Protests against the location of asylum seekers to Roscrea have hit the news headlines after clashes broke out at the Racket Hall hotel.
The protests are directed at the wrong target. Eighteen women and children had to pass a hostile gauntlet of people who claimed they were depriving them of facilities.
Protests such as those in Roscrea were originally stoked up by far-right elements who borrowed their rhetoric from the US and Britain to whip up scare stories about ‘unvetted men’. It was a lie designed to whip up racism.
But the rhetoric is now expanding to include all asylum seekers and migrants.
The latest big lie is that ‘Ireland is full’. This is despite the fact that there are over 150,000 vacant homes and the country has one of the lowest population densities in Europe.
Of course, we need more houses and public services, but the government is to blame for not providing them – not asylum seekers or migrants.
Roscrea DOES suffer from deprivation and a lack of facilities. Despite the big talk of people like Michael Lowry, who regularly boasts about his deals for North Tipperary, the town is suffering from a lack of jobs and facilities.
Yet this was happening well before asylum seekers and none of the local TDs such as Lowry, Mattie McGrath, or even Sinn Féin’s Martin Browne organised protests.

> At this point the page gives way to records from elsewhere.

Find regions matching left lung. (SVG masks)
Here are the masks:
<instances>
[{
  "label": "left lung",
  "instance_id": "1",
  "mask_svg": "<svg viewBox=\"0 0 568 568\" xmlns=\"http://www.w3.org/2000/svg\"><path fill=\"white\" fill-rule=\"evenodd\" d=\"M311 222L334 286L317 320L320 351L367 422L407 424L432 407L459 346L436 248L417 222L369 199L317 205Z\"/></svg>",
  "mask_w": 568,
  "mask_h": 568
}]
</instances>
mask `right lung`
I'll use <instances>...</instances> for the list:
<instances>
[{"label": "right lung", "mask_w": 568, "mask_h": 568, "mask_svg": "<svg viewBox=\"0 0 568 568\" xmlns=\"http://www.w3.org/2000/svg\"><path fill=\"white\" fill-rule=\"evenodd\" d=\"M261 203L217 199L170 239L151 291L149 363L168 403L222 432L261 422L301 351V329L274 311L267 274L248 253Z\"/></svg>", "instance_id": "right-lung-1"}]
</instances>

Far easier to target vulnerable people who are fleeing war.
Large numbers of migrants have made Roscrea their home for years, well before the current event. Far from taking services from local people, they have contributed to the town. So instead of pretending that a new influx of people is a ‘burden’ we need to ensure they have every right to contribute.
• That means giving asylum seekers an immediate right to work.
• It means building a real movement to force the government to provide real facilities for Roscrea.
• Top of the list should be a public facility – not one owned by a private company that only wants profit – for people to socialise and hold functions.
Instead of targeting those who have fled war, let’s work together, Irish and migrant, to target a government that only looks after the wealthy and their own friends.